## What you will do
The required output is the exact run of lines below that opens at the line with "[researcher-annotated camera trap]" and closes at the line with "common name: domestic cow".

## Supplied information
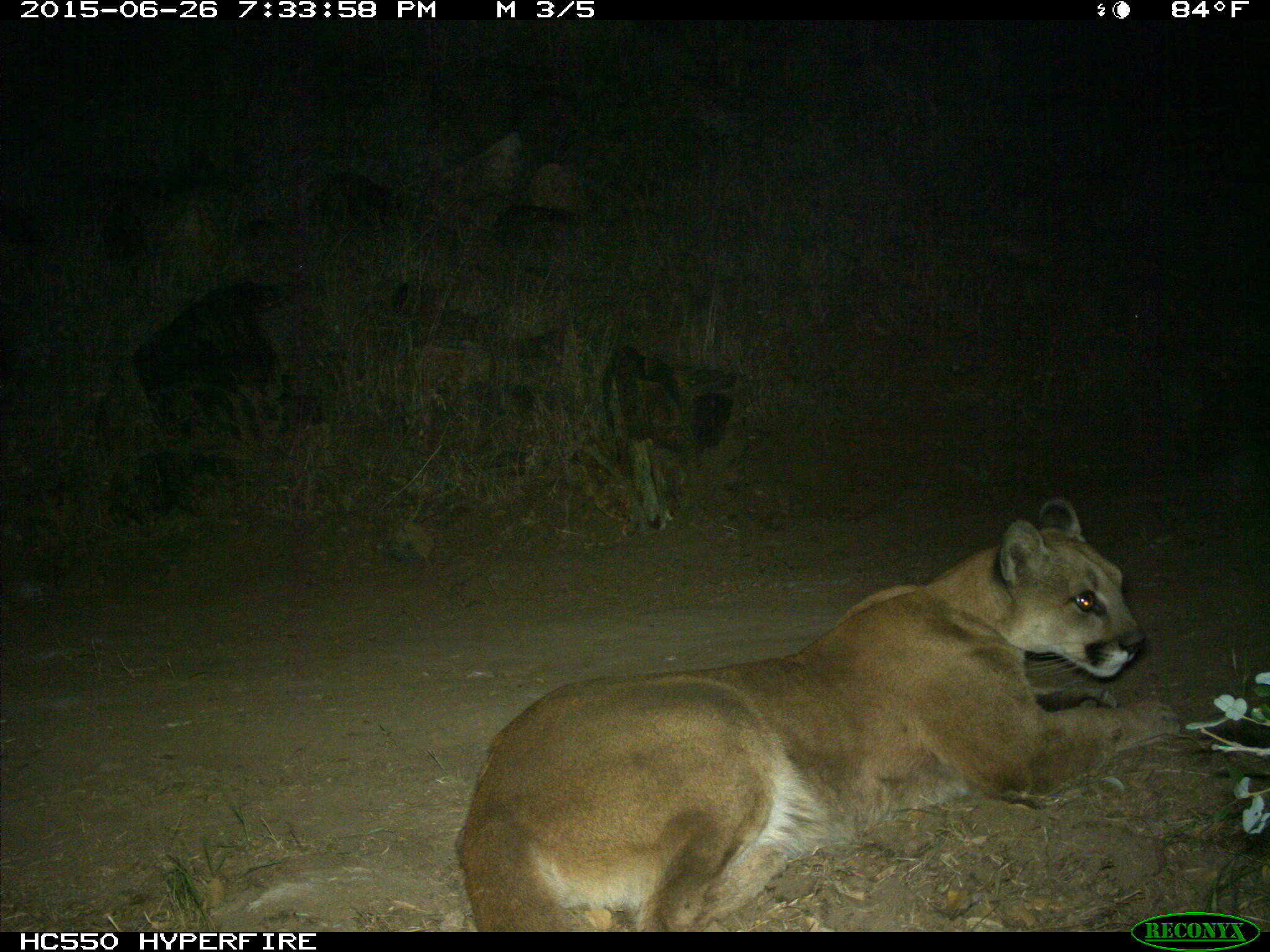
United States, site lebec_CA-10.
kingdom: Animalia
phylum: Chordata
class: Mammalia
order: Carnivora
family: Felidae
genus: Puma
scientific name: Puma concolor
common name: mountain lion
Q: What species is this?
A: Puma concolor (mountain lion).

--

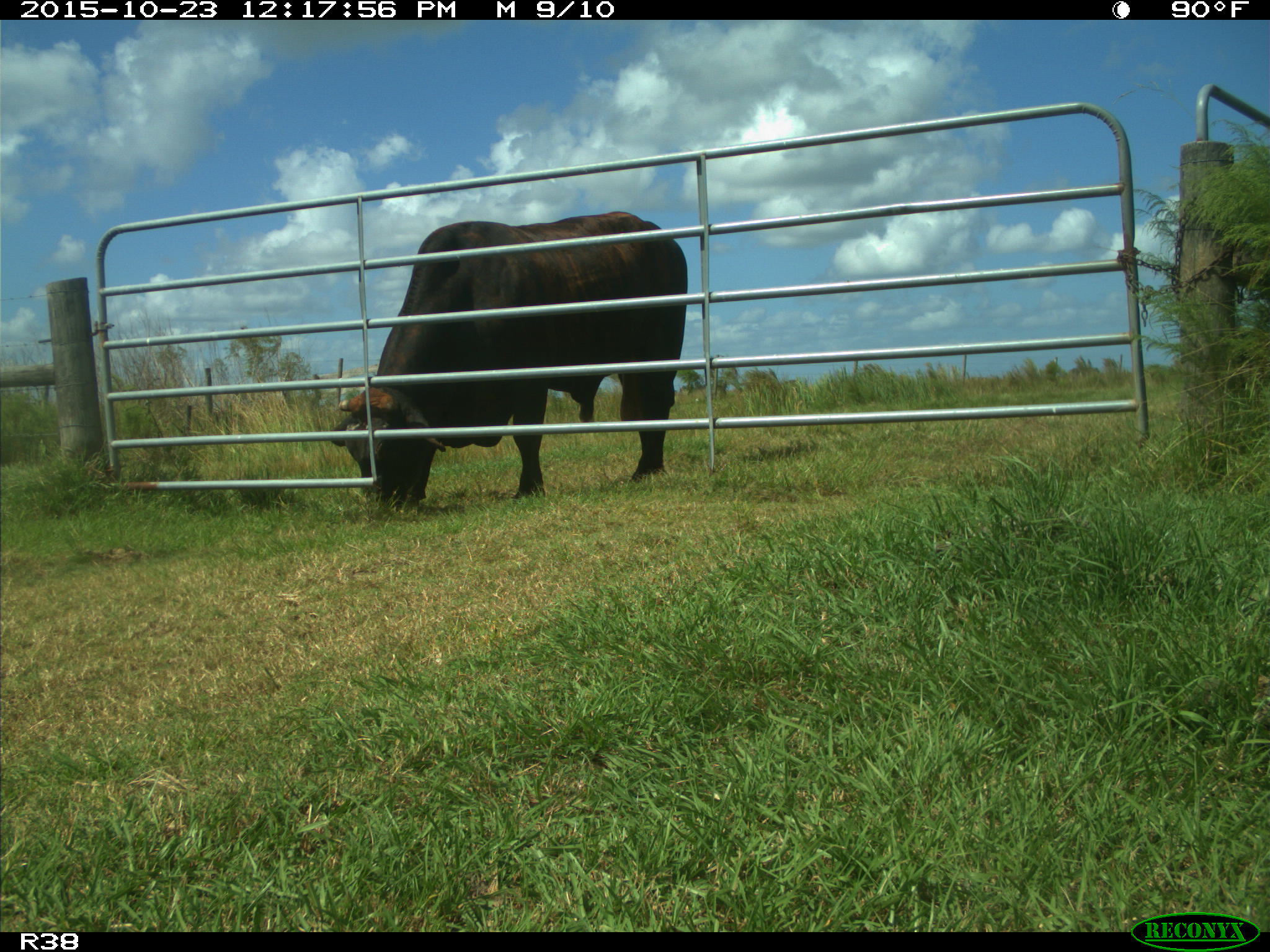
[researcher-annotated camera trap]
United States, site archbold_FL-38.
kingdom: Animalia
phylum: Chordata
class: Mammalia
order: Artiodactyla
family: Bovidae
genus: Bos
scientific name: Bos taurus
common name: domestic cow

## Task response
[researcher-annotated camera trap]
United States, site archbold_FL-38.
kingdom: Animalia
phylum: Chordata
class: Mammalia
order: Artiodactyla
family: Bovidae
genus: Bos
scientific name: Bos taurus
common name: domestic cow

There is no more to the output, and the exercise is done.